Olivers Place

Random stuff I do...

AI is a winner-takes-all game.

Various people have talked about the lack of a ‘moat’ for AI companies, and so far that appears to be the case. Lots of companies are producing LLM’s and running them with razor thin margins, and all users flock from one service to another as better quality models are released.

But I believe that is going to come to an end soon. A winner will emerge. And here is why:

On free plans, AI companies collect all input and output.

Up till now, there has been no good way to turn conversation histories from millions of users into improved AI models. Yes, there are a few approaches for reinforcement learning from user ‘happyness’ signals, but not many - and each click of ‘thumbs up’ is a single ‘bit’ of data in a world where we want gigabytes. It doesn’t scale.

Training from the ‘final solution’

That is changing. Agent models who try to achieve some task often try multiple solutions, and one succeeds. That is a great training signal - the next version of the model can go straight to the perfect solution. The more people use a particular companies LLM, the more examples of wrong and correct solutions will be found, and therefore the better it will get.

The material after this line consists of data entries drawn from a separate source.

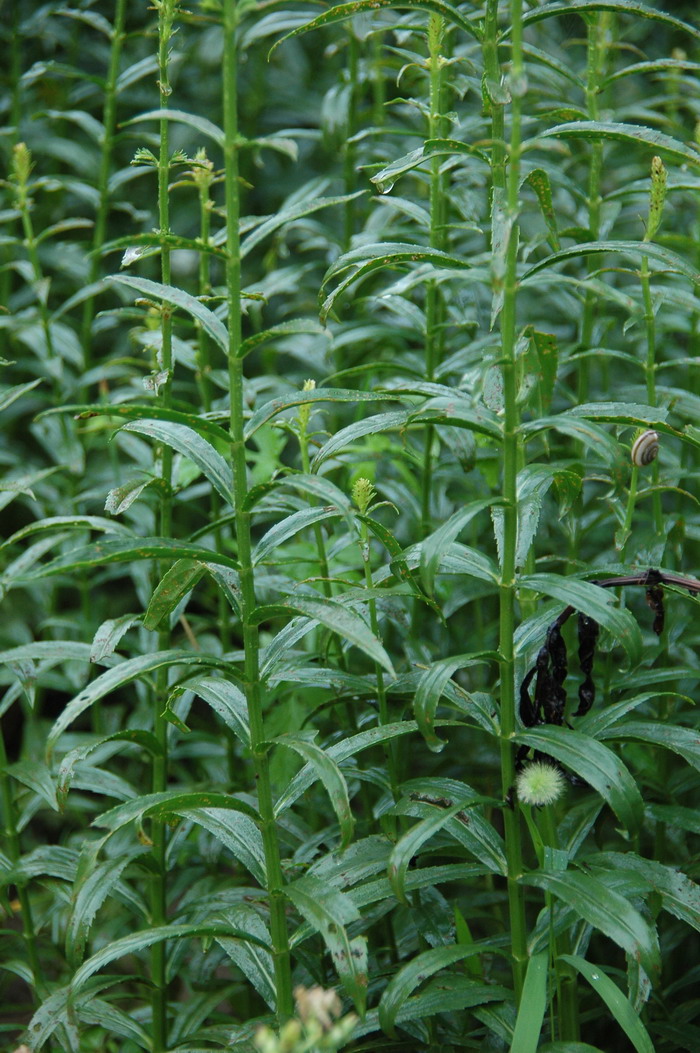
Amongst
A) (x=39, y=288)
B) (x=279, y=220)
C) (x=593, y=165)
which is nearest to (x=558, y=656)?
(x=279, y=220)

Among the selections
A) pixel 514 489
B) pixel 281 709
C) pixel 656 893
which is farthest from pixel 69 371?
pixel 656 893

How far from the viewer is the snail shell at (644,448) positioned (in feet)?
5.24

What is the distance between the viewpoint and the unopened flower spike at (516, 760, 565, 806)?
1.36 m

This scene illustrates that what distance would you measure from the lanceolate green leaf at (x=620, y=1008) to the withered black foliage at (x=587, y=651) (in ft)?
1.35

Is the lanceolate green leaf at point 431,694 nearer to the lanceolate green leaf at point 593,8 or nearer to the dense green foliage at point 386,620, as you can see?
the dense green foliage at point 386,620

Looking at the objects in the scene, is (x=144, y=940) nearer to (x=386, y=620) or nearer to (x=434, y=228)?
(x=386, y=620)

Training from your private data

Thats only the start too. Agent models often get to see a lot of content in the course of their work - code, webpages, etc. All that data can be used for AI training too - and there is a lot more private code and text in the world than public code. As well as being used for the pretraining, this data can be used for synthetic tasks. Eg. “Take this users iOS app and imagine porting it to MS DOS”. “Take this users wedding speech and make it a rhyming poem without the letter ‘e’”. “Take this set of company accounts and highlight potential illegal expenses”.

They are mostly pointless tasks, but they’re things where the result can be evaluated by another LLM, and that used to finetune the model. Children do the same - building a tower of play blocks isn’t a useful task, but it is good for learning. Getting ahold of large amounts of user data is key to this approach. Then you use an LLM to set the tasks, an LLM to evaluate the results, and then do differential training to reinforce more successful approaches to solving the problem.

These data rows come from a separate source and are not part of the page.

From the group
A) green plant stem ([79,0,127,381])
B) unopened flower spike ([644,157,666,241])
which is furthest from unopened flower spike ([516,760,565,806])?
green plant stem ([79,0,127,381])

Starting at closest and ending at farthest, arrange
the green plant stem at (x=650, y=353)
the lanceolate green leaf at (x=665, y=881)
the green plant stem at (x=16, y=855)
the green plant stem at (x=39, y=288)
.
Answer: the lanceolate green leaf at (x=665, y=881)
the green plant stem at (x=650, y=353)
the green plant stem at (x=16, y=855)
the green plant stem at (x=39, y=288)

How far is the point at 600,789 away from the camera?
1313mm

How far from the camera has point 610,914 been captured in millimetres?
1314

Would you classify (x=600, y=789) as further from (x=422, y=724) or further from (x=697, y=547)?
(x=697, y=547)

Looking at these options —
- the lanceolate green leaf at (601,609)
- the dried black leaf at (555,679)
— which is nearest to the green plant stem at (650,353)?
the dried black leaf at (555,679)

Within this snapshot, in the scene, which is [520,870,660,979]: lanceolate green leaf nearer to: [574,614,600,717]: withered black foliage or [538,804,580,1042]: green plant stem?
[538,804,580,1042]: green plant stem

These ‘pointless tasks’ each individually don’t have much training value - testing out 2 approaches to a problem and deciding which leads to better results is only a single ‘bit’. But when data is limited and compute is cheap, it becomes worth it…

As compute gets cheaper, data will become the limiting factor

When data is the limiting factor, he who has more data gets better results. And when you have better results, you get more users. Those users give you more data, and the flywheel means that before long there will only be 1 leading AI company. It will be the one who manages to extract most from user chat histories.